EXTRACTED TEXT Block Start

ATO has its eye on SME owners’ social media accounts: Why you should make sure your tax records are in order
Thursday, March 9, 2017/
Businesses are advised to make sure their tax records are in order, with one expert warning the Australian Tax Office is beefing up its data tracking methods.
Chartered accountant with Pilot Partners Murray Howlett says the ATO has more than just the tax status of salads on its mind at the moment: SME owners’ social media accounts could also be under scrutiny, Howlett told SmartCompany.
“The ATO is very concerned about tax avoidance and making sure people are doing the right thing, so they’re trying to get better at looking at what’s publicly available,” Howlett says.
“They’re looking for inconsistencies in what people are reporting, and what their social media reveals their lifestyle to be like.”
Howlett uses the example of a citizen who reported low income to the ATO but had multiple photos of “flashy cars and boats” on his social media.
In a statement to SmartCompany, the ATO revealed it has been “investing in data collection analysis to find cases of people’s declared income not matching their lifestyles”.
“It’s a reality of the age we live in that there is more and more information publicly available, particularly through social media platforms. We never go looking for this information where people are doing the right thing and are open with us,” an ATO spokesperson said in a statement.
“We only go looking when something doesn’t add up. We continue to support those who do the right thing, and identify and take action against those who choose not to.”

EXTRACTED TEXT Block End

EXERCISE SET:
[A] According to the article on the ATO and social media, which firm does chartered accountant Murray Howlett work with?
[B] Return the article on the ATO and social media word for word, from "ATO has its" to "Howlett told SmartCompany.", inclusive.
The records come from a source separate from the article.

SUPPLIED DATA Block Start

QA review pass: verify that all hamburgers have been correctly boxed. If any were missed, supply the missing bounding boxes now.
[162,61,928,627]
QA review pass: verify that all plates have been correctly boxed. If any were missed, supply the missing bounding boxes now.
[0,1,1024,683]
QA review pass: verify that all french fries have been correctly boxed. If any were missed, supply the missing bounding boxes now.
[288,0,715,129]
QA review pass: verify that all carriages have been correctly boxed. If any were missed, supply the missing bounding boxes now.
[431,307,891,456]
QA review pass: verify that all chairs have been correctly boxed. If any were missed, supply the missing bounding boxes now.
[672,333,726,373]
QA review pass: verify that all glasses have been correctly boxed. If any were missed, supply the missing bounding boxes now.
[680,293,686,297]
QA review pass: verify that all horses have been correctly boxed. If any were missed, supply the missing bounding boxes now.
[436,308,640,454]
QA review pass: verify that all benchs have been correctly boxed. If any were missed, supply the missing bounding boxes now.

SUPPLIED DATA Block End

EXPECTED OUTPUTS:
[A] Pilot Partners.

[B]
ATO has its eye on SME owners’ social media accounts: Why you should make sure your tax records are in order
Thursday, March 9, 2017/
Businesses are advised to make sure their tax records are in order, with one expert warning the Australian Tax Office is beefing up its data tracking methods.
Chartered accountant with Pilot Partners Murray Howlett says the ATO has more than just the tax status of salads on its mind at the moment: SME owners’ social media accounts could also be under scrutiny, Howlett told SmartCompany.